PRISTINA (AP)--A U.N. mediator for Kosovo said Thursday his team was determined to create ways of ensuring the Serb minority remains in the province after a settlement on the province's future is reached.
Albert Rohan, the deputy U.N. envoy for the Kosovo talks, spoke at the conclusion of a three-day visit, during which he met with ethnic Albanian leaders who insist on full independence for the Serbian province, and Serb mayors who warned him of possible partition if it should gain independence.
He said his team was working to create conditions that would enable Kosovo's Serb minority to live there.
"We try to make arrangements so that people can stay," Rohan said.
"When the mayors told me that they couldn't live in independence if this were the outcome of the status process, I told them this is your decision," Rohan said.
"We cannot force you to stay, we cannot force anybody to return," he added. "What we can do is to provide conditions, where objectively we can expect the Serbs to stay here and to come back."
He said the international community rejected any partition of the province.
Rohan presented the leaders a plan on the reform of local government in Kosovo, meant to give the Serb minority a greater say in the areas where they form a majority.
The document - which contains points of agreement and compromise solutions from two rounds of talks held by the former foes - calls for maximum authority for municipalities and cooperation between them, but rejects the creation of a separate entity or an internal division of Kosovo, Rohan said.
He expressed hope that the sides would come closer to a deal on local government in April.

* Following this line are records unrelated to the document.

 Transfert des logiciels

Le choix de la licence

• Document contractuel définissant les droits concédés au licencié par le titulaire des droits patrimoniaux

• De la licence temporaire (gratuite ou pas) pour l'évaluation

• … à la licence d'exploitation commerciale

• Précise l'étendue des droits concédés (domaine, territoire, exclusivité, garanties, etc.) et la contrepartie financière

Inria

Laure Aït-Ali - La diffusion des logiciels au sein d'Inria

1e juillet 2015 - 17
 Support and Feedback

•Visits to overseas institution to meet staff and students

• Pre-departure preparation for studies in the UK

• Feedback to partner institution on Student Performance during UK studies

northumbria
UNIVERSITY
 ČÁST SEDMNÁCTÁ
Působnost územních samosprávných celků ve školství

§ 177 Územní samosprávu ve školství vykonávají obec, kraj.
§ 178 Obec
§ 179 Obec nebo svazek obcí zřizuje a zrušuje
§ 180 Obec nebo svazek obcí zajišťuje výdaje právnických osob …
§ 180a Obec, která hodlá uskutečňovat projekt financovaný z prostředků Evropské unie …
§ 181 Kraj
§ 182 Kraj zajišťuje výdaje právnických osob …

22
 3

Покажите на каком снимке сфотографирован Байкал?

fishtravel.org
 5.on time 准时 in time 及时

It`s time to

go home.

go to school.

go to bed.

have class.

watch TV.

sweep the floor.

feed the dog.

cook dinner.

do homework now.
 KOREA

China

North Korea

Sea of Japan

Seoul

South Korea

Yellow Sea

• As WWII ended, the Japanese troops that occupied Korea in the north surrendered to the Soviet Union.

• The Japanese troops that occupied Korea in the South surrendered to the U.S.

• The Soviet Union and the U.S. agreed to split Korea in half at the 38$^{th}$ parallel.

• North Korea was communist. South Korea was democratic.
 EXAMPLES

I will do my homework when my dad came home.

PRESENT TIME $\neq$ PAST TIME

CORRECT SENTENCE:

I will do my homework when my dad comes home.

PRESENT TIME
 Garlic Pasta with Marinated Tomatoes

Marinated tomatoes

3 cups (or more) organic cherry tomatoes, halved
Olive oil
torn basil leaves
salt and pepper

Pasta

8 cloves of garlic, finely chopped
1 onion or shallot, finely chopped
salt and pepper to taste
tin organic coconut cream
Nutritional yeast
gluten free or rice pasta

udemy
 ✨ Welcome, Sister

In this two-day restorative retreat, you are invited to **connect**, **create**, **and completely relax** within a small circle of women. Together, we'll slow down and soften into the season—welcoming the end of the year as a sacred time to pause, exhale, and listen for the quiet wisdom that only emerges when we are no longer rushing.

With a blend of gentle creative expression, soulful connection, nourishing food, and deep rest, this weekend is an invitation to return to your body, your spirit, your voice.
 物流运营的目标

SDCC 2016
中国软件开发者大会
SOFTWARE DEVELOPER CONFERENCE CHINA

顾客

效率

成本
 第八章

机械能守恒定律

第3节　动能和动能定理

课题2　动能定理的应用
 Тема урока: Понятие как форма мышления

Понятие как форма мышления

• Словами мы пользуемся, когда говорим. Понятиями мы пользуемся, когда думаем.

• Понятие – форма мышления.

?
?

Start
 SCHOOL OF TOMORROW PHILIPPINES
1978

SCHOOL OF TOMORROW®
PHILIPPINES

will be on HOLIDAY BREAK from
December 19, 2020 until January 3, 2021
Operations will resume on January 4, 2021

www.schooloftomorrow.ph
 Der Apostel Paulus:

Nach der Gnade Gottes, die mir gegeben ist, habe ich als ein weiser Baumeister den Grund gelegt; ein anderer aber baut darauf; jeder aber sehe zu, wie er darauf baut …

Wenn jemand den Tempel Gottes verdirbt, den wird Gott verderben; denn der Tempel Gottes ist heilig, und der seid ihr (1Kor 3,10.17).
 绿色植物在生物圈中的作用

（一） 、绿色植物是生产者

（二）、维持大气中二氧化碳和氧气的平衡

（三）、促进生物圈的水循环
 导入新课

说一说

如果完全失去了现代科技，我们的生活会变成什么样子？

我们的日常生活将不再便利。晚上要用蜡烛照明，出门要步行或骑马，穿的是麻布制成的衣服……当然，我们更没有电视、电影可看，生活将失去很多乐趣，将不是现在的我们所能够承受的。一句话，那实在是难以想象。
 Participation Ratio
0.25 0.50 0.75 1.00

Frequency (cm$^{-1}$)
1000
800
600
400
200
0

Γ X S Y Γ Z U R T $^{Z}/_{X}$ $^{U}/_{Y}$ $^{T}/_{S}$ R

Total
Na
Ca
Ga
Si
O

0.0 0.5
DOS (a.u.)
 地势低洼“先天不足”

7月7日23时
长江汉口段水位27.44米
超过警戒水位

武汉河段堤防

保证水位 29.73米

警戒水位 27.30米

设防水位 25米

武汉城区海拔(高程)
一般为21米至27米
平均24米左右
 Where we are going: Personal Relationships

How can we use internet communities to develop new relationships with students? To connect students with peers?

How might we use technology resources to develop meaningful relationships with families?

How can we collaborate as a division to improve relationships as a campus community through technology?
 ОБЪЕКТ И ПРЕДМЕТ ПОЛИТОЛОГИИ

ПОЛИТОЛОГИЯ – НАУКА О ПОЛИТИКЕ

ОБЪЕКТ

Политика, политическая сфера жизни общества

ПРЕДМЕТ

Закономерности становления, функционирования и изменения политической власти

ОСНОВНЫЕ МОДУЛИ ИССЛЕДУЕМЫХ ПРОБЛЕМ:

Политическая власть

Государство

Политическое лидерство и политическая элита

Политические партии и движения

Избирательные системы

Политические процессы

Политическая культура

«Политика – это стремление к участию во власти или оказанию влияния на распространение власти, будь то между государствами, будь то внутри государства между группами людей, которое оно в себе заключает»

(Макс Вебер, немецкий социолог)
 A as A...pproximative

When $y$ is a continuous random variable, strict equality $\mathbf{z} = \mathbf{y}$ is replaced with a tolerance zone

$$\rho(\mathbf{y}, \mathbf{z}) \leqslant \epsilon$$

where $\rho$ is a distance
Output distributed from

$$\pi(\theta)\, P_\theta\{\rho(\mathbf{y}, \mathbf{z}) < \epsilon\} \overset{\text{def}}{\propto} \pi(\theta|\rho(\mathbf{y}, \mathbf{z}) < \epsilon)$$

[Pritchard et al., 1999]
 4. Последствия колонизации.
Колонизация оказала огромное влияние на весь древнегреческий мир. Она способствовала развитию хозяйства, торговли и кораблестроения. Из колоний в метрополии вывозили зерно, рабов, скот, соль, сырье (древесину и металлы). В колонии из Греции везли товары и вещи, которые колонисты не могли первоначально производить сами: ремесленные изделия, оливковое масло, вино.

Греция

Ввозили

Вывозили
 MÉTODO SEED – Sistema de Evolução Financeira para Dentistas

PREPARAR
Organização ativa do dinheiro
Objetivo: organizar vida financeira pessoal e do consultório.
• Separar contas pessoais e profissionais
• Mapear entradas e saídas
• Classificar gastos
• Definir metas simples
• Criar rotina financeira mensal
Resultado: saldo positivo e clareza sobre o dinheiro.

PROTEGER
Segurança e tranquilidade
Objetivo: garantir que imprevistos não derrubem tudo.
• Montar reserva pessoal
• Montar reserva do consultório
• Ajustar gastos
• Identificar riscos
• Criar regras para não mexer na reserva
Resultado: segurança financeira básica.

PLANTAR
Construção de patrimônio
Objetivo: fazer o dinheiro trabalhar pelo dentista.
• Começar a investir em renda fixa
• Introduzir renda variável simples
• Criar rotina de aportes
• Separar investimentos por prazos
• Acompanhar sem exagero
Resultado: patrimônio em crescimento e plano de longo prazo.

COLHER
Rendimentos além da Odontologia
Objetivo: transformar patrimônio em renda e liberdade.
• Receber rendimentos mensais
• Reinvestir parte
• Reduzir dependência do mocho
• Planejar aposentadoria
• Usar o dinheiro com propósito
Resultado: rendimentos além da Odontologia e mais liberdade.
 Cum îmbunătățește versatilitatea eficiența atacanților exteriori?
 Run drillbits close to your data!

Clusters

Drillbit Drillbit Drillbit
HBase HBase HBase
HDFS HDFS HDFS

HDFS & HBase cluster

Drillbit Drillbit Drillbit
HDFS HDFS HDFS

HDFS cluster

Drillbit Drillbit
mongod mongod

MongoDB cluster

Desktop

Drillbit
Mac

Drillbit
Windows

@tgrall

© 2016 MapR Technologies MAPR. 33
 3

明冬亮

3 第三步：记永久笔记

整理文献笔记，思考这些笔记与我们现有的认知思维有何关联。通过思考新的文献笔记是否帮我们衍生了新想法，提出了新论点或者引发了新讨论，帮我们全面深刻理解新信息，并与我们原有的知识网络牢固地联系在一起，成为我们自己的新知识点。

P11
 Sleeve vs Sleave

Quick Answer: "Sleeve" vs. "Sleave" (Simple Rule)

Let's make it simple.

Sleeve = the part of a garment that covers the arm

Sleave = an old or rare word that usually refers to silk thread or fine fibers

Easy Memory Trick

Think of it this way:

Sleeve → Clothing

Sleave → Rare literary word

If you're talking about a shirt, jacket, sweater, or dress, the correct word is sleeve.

Issues such as the status of the Serbian Orthodox churches, protection of minority rights, the division of assets and liabilities between Serbia and Kosovo and the post-status international presence will also be discussed.
Kosovo, formally still part of Serbia-Montenegro, has been under U.N. administrative control since mid-1999, when the North Atlantic Treaty Organization halted Serb forces' crackdown on ethnic Albanian separatists.
Its status is now being negotiated through U.N.-sponsored talks, which are being mediated by former Finnish president Martti Ahtisaari. He was appointed by the U.N. to steer the two sides toward agreement by year's end.
Rohan also expressed support for the creation of new municipalities for the ethnic minorities in the areas where they form a majority in Kosovo.
Only about 100,000 Serbs still live in Kosovo, mainly in NATO-protected enclaves. Tens of thousands of others have fled, fearing reprisal attacks, or have been forced out since the end of the war.
Western diplomats have said Kosovo's quest for independence is conditional on the province becoming a democracy that respects minority rights, with local government reform a key to that goal.